Fig. 5 Laser diffraction particle size distributions recorded for: (a) a quiescent emulsion (no stirring) and the resulting aqueous suspension of silica microcapsules, (b) an emulsion stirred at 100 rpm and the resulting aqueous suspension of silica microcapsules (inset images are ‘birds-eye’ digital photographs recorded for open glass vials containing either the precursor oil-in-water emulsion or the silica microcapsules). Corresponding optical microscopy images recorded after 18 h for the silica microcapsules derived from (c) a quiescent emulsion (no stirring), (d) an emulsion stirred at 100 rpm. In the latter case, red circles are used to indicate empty silica microcapsules [N.B. A hydrophobic dye (Nile Red) was added to the oil phase prior to emulsification to aid visualization of the phase-separated oil, which forms a single macroscopic droplet when silicification was attempted at a stirring rate of 100 rpm. For the silica microcapsules, the target silica shell thickness was 100 nm in each case].

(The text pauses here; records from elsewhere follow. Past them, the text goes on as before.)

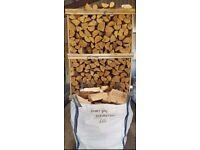 Dumpy Bag Kiln Dry Hardwood Logs Birch Ash Oak £65 Inc Free Local Delivery Ready To Burn Firewood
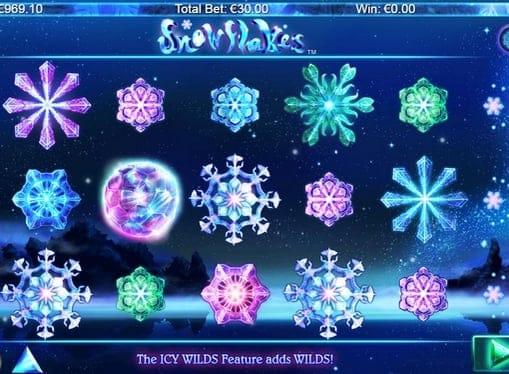 Выигрышные символы в комбинации Snowflakes
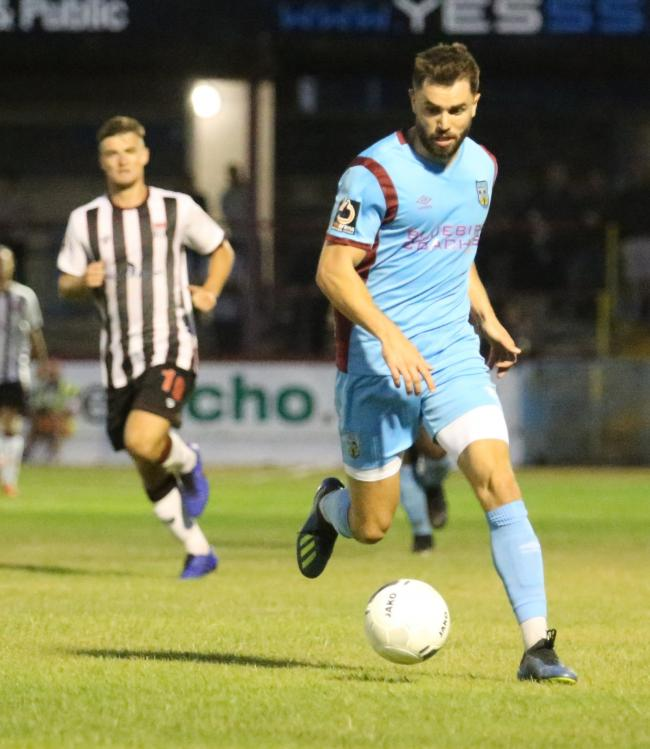 Josh McQuoid twice missed chances against Bath City on Tuesday          Picture: MARK PROBIN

Effect of varying the chitosan/HPC mass ratio

Based on literature precedent, chitosan is considered to be the active component in terms of directing silica shell formation at the oil/water interface.^61,77,78 On the other hand, we recently found that the addition of HPC conferred some advantages in terms of emulsion droplet size and long-term stability.⁶⁰ More specifically, we found empirically that a chitosan/HPC mass ratio of 1.0 was optimal for the preparation of oil-in-water emulsions.⁶⁰ However, it was not clear whether this chitosan/HPC mass ratio would also be optimal for in situ silicification of the oil droplets. In the present study, we therefore also examined a chitosan/HPC mass ratio of 0.25 to provide a comparison.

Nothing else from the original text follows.